If the leaked message is genuine, it would mark the second time in three years that Kremlin spies have been suspected of stealing private emails from a senior British national security official and publishing them online.
In 2019, classified US-UK trade documents were leaked ahead of elections in the UK after they were stolen from former Commerce Secretary Liam Fox's email account, and were briefly reported by Reuters. British officials have never confirmed the specifics of the operation, but the then British Foreign Secretary, Dominic Raab, said the hacks and leaks were an attempt by the Kremlin to meddle in the British election. But the accusations were immediately denied by Moscow.

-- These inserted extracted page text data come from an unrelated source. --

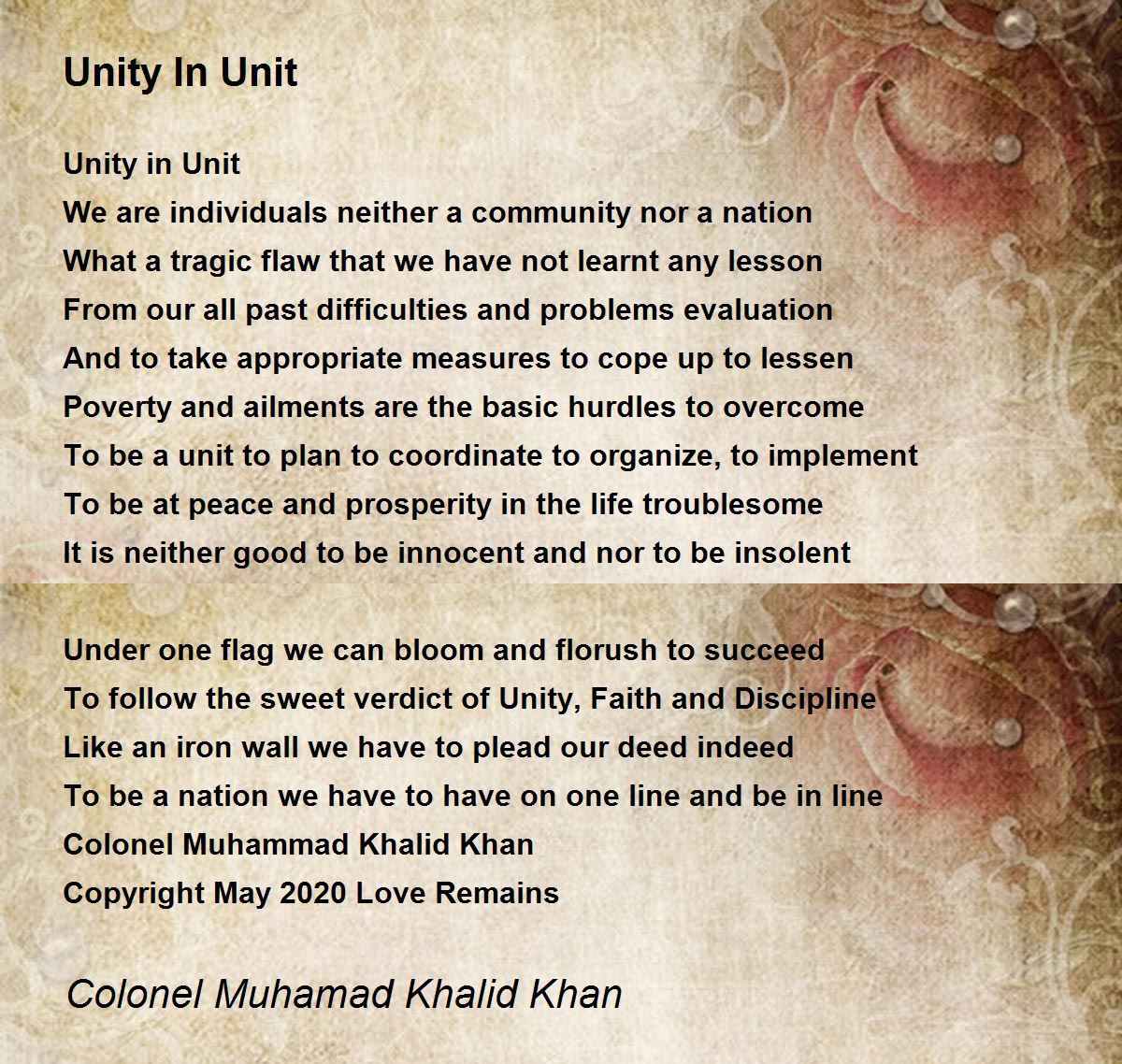 Unity In Unit

Unity in Unit
We are individuals neither a community nor a nation
What a tragic flaw that we have not learnt any lesson
From our all past difficulties and problems evaluation
And to take appropriate measures to cope up to lessen
Poverty and ailments are the basic hurdles to overcome
To be a unit to plan to coordinate to organize, to implement
To be at peace and prosperity in the life troublesome
It is neither good to be innocent and nor to be insolent

Under one flag we can bloom and florush to succeed
To follow the sweet verdict of Unity, Faith and Discipline
Like an iron wall we have to plead our deed indeed
To be a nation we have to have on one line and be in line
Colonel Muhammad Khalid Khan
Copyright May 2020 Love Remains

Colonel Muhamad Khalid Khan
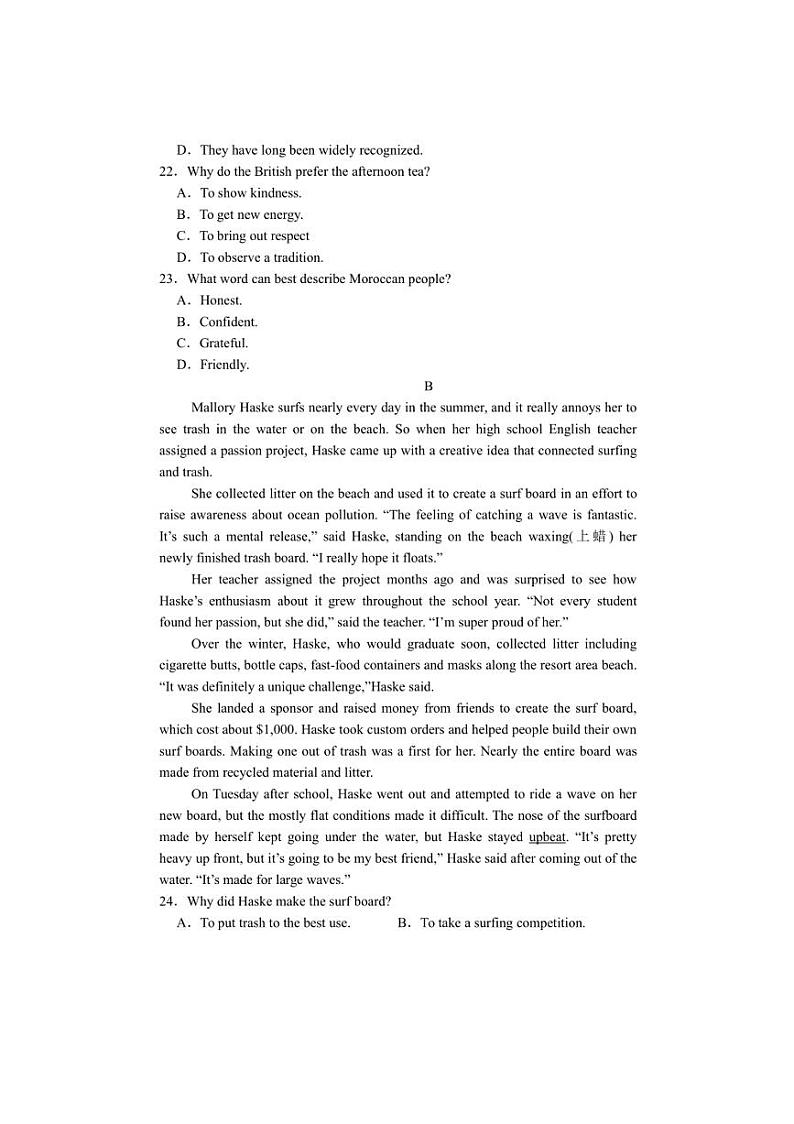 D．They have long been widely recognized.
22．Why do the British prefer the afternoon tea?
A．To show kindness.
B．To get new energy.
C．To bring out respect
D．To observe a tradition.
23．What word can best describe Moroccan people?
A．Honest.
B．Confident.
C．Grateful.
D．Friendly.

B

Mallory Haske surfs nearly every day in the summer, and it really annoys her to see trash in the water or on the beach. So when her high school English teacher assigned a passion project, Haske came up with a creative idea that connected surfing and trash.

She collected litter on the beach and used it to create a surf board in an effort to raise awareness about ocean pollution. “The feeling of catching a wave is fantastic. It’s such a mental release,” said Haske, standing on the beach waxing(上蜡) her newly finished trash board. “I really hope it floats.”

Her teacher assigned the project months ago and was surprised to see how Haske’s enthusiasm about it grew throughout the school year. “Not every student found her passion, but she did,” said the teacher. “I’m super proud of her.”

Over the winter, Haske, who would graduate soon, collected litter including cigarette butts, bottle caps, fast-food containers and masks along the resort area beach. “It was definitely a unique challenge,”Haske said.

She landed a sponsor and raised money from friends to create the surf board, which cost about $1,000. Haske took custom orders and helped people build their own surf boards. Making one out of trash was a first for her. Nearly the entire board was made from recycled material and litter.

On Tuesday after school, Haske went out and attempted to ride a wave on her new board, but the mostly flat conditions made it difficult. The nose of the surfboard made by herself kept going under the water, but Haske stayed upbeat. “It’s pretty heavy up front, but it’s going to be my best friend,” Haske said after coming out of the water. “It’s made for large waves.”
24．Why did Haske make the surf board?
A．To put trash to the best use.
B．To take a surfing competition.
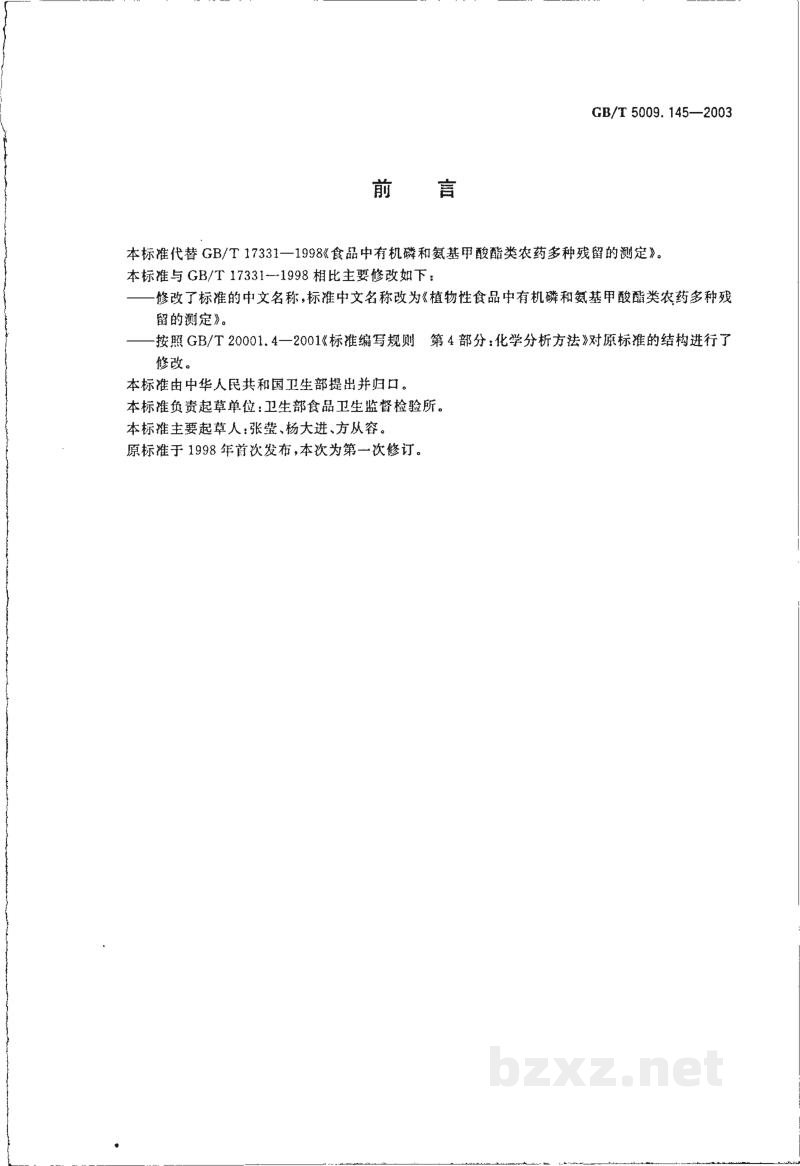 GB/T 5009.145—2003

前言

本标准代替GB/T 17331—1998《食品中有机磷和氨基甲酸酯类农药多种残留的测定》。

本标准与GB/T 17331—1998相比主要修改如下：

——修改了标准的中文名称，标准中文名称改为《植物性食品中有机磷和氨基甲酸酯类农药多种残留的测定》。

——按照GB/T 20001.4—2001《标准编写规则 第4部分：化学分析方法》对原标准的结构进行了修改。

本标准由中华人民共和国卫生部提出并归口。

本标准负责起草单位：卫生部食品卫生监督检验所。

本标准主要起草人：张莹、杨大进、方从容。

原标准于1998年首次发布，本次为第一次修订。

bzxz.net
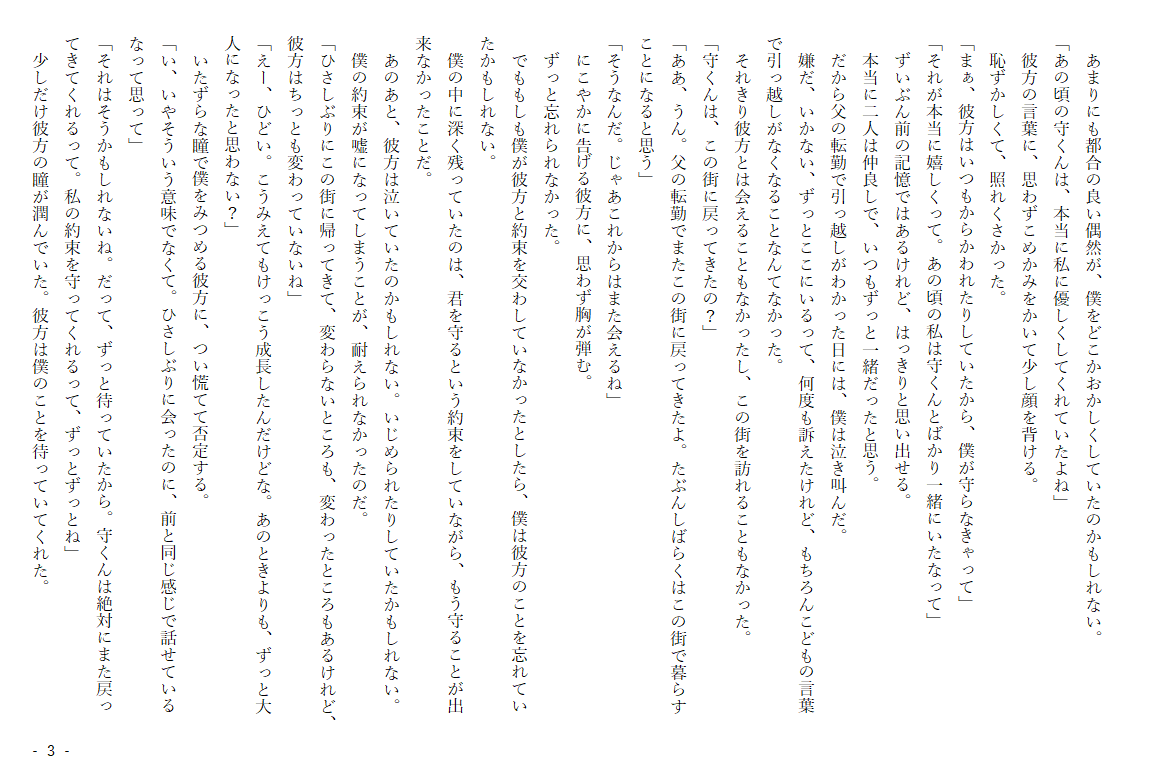 あまりにも都合の良い偶然が、僕をどこかおかしくしていたのかもしれない。
「あの頃の守くんは、本当に私に優しくしてくれていたよね」
彼方の言葉に、思わずこめかみをかいて少し顔を背ける。
恥ずかしくて、照れくさかった。
「まぁ、彼方はいつもからかわれたりしていたから、僕が守らなきゃって」
「それが本当に嬉しくって。あの頃の私は守くんとばかり一緒にいたなって」
ずいぶん前の記憶ではあるけれど、はっきりと思い出せる。
本当に二人は仲良しで、いつもずっと一緒だったと思う。
だから父の転勤で引っ越しがわかった日には、僕は泣き叫んだ。
嫌だ、いかない、ずっとここにいるって、何度も訴えたけれど、もちろんこどもの言葉で引っ越しがなくなることなんてなかった。
それきり彼方とは会えることもなかったし、この街を訪れることもなかった。
「守くんは、この街に戻ってきたの？」
「ああ、うん。父の転勤でまたこの街に戻ってきたよ。たぶんしばらくはこの街で暮らすことになると思う」
「そうなんだ。じゃあこれからはまた会えるね」
にこやかに告げる彼方に、思わず胸が弾む。
ずっと忘れられなかった。
でももしも僕が彼方と約束を交わしていなかったとしたら、僕は彼方のことを忘れていたかもしれない。
僕の中に深く残っていたのは、君を守るという約束をしていながら、もう守ることが出来なかったことだ。
あのあと、彼方は泣いていたのかもしれない。いじめられたりしていたかもしれない。
僕の約束が嘘になってしまうことが、耐えられなかったのだ。
「ひさしぶりにこの街に帰ってきて、変わらないところも、変わったところもあるけれど、彼方はちっとも変わっていないね」
「えー、ひどい。こうみえてもけっこう成長したんだけどな。あのときよりも、ずっと大人になったと思わない？」
いたずらな瞳で僕をみつめる彼方に、つい慌てて否定する。
「い、いやそういう意味でなくて。ひさしぶりに会ったのに、前と同じ感じで話せているなって思って」
「それはそうかもしれないね。だって、ずっと待っていたから。守くんは絶対にまた戻ってきてくれるって。私の約束を守ってくれるって、ずっとずっとね」
少しだけ彼方の瞳が潤んでいた。彼方は僕のことを待っていてくれた。

- 3 -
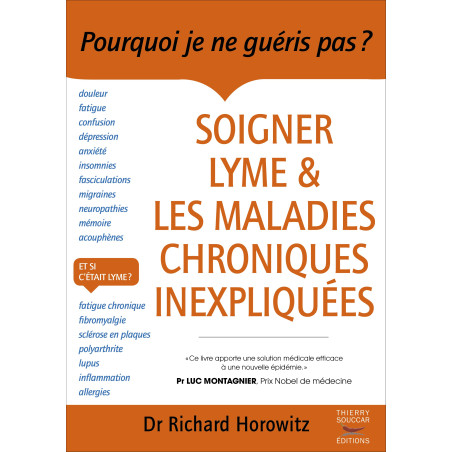 Pourquoi je ne guéris pas ?

douleur
fatigue
confusion
dépression
anxiété
insomnies
fasciculations
migraines
neuropathies
mémoire
acouphènes

ET SI C'ÉTAIT LYME ?

fatigue chronique
fibromyalgie
sclérose en plaques
polyarthrite
lupus
inflammation
allergies

SOIGNER LYME & LES MALADIES CHRONIQUES INEXPLIQUÉES

«Ce livre apporte une solution médicale efficace à une nouvelle épidémie.»
Pr LUC MONTAGNIER, Prix Nobel de médecine

Dr Richard Horowitz

THIERRY SOUCCAR ÉDITIONS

The English Coop website itself has made various accusations, including one that Dearlove was at the center of a hardline Brexit conspiracy to oust former British Prime Minister Theresa May, who negotiated a withdrawal agreement with the European Union in early 2019, and replace her with Boris Johnson, who take a more uncompromising position.
Dearlove said the email captured "a legitimate lobbying exercise which, viewed through this antagonistic optic, is now the subject of distortion." Unfortunately Dearlove refused to comment further on the allegations.
Johnson, who took over as British Prime Minister since May 2019, has taken a firm stance against Russia's invasion of Ukraine, handing over hundreds of millions of dollars in military equipment to the government in Kyiv. In April, Johnson visited the capital for a television walkabout with Ukrainian President Volodymyr Zelenskiy.
Johnson was officially banned from Russian soil on April 16. Internet domain records show the "Coop" website was registered three days later. The URL includes the words "sneaky strawhead" in a real knock on Johnson's tousled hairstyle.